"Have you not asked those who travel the roads, and do you not accept their testimony?" (Job 28:29)

Tuesday, November 22, 2011

Healing Slices From A Cut Deck

Sometimes a slice of the past comes to us and strikes hard, cutting like the edge of a worn ace dealt from an old pinochle deck. However, these times remembered may open us up and heal us… the effect depending on the giver, the recipient and the grace of God. Such graceful slicing renders my heart this day as I pour over family photos recently received from my cousin. They trace my history by showing pictures of my family members that go back over a century, even to the days just after the American Civil War.
First noticed among them, however, is a picture taken at the beginning of this present century. It is one where I stand tall, elderly and bearded, amid other family members when we gathered at the burial of a favorite uncle. I will always remember Uncle Joe Briar. I remember him for his playing of pinochle. I think of his home-made ice cream, and his laughing chuckle belted from a hairy chest clothed in carpenter’s overalls. And fondly, I remember him for his wrestling with my cousin and myself in the backyard of my great grandparent’s home after we had respectfully buried my great grandfather. For we had buried the dear and departed William Burton Beam, and Uncle Joe’s family-style bear hugs changed that somber day into an afternoon filled with childish revelry and family warmth. Though beloved grandpa had gone to heaven, you see.., Uncle Joe had taught that we would be okay.

Standing beside me in the more recent picture I see my sister Cynthia. She has now died as well, and I struggle in my aging humanity to keep her from becoming just one single card placed in the shuffling of a multiple-deck of life. Yet there is no Uncle Joe to cradle us now, and I just wrestle in my spirit with God.
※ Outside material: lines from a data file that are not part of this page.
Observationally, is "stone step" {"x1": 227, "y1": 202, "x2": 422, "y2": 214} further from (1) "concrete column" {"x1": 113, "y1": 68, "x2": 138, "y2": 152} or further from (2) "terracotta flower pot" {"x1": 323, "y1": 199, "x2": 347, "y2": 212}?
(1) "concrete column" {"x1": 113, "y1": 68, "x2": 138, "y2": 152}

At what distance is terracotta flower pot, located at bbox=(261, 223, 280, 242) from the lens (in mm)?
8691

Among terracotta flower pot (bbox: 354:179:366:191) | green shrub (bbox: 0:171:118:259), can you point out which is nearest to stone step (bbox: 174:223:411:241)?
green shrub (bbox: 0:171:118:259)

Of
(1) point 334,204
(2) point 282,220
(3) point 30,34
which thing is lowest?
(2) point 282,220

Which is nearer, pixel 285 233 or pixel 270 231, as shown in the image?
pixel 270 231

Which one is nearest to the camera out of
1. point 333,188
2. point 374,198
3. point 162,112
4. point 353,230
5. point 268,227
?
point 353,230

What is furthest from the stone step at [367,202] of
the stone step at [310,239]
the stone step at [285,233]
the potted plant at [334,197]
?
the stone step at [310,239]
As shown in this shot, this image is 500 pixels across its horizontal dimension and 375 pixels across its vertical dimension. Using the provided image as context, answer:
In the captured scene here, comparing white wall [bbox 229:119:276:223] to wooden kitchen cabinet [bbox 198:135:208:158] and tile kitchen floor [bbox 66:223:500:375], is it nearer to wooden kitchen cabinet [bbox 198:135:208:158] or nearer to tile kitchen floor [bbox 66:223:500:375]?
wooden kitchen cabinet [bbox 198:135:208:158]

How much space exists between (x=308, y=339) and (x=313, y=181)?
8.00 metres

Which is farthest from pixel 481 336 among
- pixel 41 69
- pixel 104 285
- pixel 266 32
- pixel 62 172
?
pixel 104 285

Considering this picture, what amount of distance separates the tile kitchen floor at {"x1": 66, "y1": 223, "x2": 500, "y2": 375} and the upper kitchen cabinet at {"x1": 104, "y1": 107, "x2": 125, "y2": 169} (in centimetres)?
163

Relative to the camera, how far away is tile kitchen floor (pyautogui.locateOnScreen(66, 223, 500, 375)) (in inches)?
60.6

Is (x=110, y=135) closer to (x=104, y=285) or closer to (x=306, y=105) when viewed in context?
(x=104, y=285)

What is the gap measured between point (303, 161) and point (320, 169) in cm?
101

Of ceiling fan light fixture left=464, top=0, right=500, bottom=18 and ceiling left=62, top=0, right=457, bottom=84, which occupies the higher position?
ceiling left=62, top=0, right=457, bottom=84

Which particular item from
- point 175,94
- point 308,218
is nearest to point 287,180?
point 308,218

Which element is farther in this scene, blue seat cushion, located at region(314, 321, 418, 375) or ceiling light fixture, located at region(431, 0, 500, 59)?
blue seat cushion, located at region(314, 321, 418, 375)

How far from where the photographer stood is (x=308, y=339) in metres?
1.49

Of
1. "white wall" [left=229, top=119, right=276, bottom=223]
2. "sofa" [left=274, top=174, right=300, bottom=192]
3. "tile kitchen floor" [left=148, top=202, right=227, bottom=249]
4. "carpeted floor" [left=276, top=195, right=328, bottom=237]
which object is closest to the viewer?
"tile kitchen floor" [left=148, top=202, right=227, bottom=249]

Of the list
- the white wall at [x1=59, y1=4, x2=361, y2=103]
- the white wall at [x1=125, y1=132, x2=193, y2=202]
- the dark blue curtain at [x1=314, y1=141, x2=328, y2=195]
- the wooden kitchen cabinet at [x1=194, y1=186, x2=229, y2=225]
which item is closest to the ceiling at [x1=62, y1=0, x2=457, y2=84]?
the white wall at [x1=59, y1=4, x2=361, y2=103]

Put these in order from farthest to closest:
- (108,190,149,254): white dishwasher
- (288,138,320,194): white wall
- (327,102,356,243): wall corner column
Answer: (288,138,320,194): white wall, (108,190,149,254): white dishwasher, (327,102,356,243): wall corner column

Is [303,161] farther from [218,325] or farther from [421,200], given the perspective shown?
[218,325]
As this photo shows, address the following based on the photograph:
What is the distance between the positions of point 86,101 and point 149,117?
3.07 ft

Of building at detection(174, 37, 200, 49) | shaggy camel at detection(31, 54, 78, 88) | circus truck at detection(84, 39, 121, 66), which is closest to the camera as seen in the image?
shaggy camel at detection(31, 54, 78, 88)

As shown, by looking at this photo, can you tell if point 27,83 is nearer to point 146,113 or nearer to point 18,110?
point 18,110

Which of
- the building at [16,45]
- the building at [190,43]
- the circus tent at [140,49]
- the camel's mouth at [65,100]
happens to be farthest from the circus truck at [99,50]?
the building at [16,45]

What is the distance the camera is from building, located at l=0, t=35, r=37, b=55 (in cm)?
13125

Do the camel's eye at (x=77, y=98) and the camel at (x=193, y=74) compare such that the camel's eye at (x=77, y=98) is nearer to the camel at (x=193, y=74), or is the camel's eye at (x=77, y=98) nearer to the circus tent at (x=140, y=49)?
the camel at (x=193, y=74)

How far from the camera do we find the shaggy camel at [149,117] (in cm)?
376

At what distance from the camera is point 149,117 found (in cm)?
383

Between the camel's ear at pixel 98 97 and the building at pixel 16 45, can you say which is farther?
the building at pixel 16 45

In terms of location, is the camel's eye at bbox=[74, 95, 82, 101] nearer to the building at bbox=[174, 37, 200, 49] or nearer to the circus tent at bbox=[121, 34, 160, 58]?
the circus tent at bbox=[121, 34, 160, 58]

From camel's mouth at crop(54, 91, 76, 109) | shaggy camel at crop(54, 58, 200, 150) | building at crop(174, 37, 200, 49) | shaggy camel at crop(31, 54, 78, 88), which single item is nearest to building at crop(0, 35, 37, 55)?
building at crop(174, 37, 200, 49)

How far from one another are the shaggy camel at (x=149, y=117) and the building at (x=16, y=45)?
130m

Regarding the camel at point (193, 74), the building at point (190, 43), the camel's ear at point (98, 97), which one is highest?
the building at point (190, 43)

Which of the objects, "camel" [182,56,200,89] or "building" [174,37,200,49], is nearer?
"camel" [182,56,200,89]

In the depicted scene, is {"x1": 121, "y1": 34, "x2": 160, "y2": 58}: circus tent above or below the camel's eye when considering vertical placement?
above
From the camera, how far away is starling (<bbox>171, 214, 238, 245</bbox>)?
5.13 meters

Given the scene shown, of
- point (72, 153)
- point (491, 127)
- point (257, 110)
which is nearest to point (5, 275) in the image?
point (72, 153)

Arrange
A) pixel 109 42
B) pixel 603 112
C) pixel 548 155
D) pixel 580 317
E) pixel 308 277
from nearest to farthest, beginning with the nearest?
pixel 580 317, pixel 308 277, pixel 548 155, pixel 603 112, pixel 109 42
For you see, these all rest with William Burton Beam, and are remembered by my faltering finitude. As the years pass I find myself rejoicing that though I and my memories may fade, God shall not forget. That is his promise, and I cling to it for I love them all deeply.
But now as I write these words, sweet memories begin to emerge, for I see Cindy vividly in my mind’s eye. She stood as a child, this loving sister, in a late evening’s cellar stairwell. She stood down there low on the steps holding my supper out to me, for I had been banished from the house and kitchen. I had come home too late from playing backlot basketball. The memory of mom’s anger and Cindy’s care is likened to God’s strong Law which properly condemns, and the gracious Gospel’s forgiveness. All this is personified through the sweet sisterly face remembered.

Amid the pictures I also find my parents, Muriel and Clyde. The picture was taken early in their married years. It was during WW2 (c.1943), just a year or so after my birth. I know the approximate date not by my mother’s youthful beauty nor by my father’s Navy uniform, but because of family stories told about her toiling in the Pratt & Whitney aircraft engine factory in Hartford, CT. I know of the time you see, for the picture you see clearly shows her work uniform worn proudly like the historic “Rosey the Riveter”. Mom's beauty while at work is thus emblazoned in my remembrance, a card lovingly turned face up by any machinery that mimics the hum of a Westinghouse wringer washer lulling me to sleep as I lay beneath her feet when she did our laundry in Scranton, PA. Yes, now I remember… now it becomes clear. Thank you blessed cousin for you have given me tears and treasures of days gone by. And especially thank you Almighty God, for through these thinly sliced moments dealt to me in time, you have shown me to be richly wrapped like your Son, in the warmth of swaddling clothes.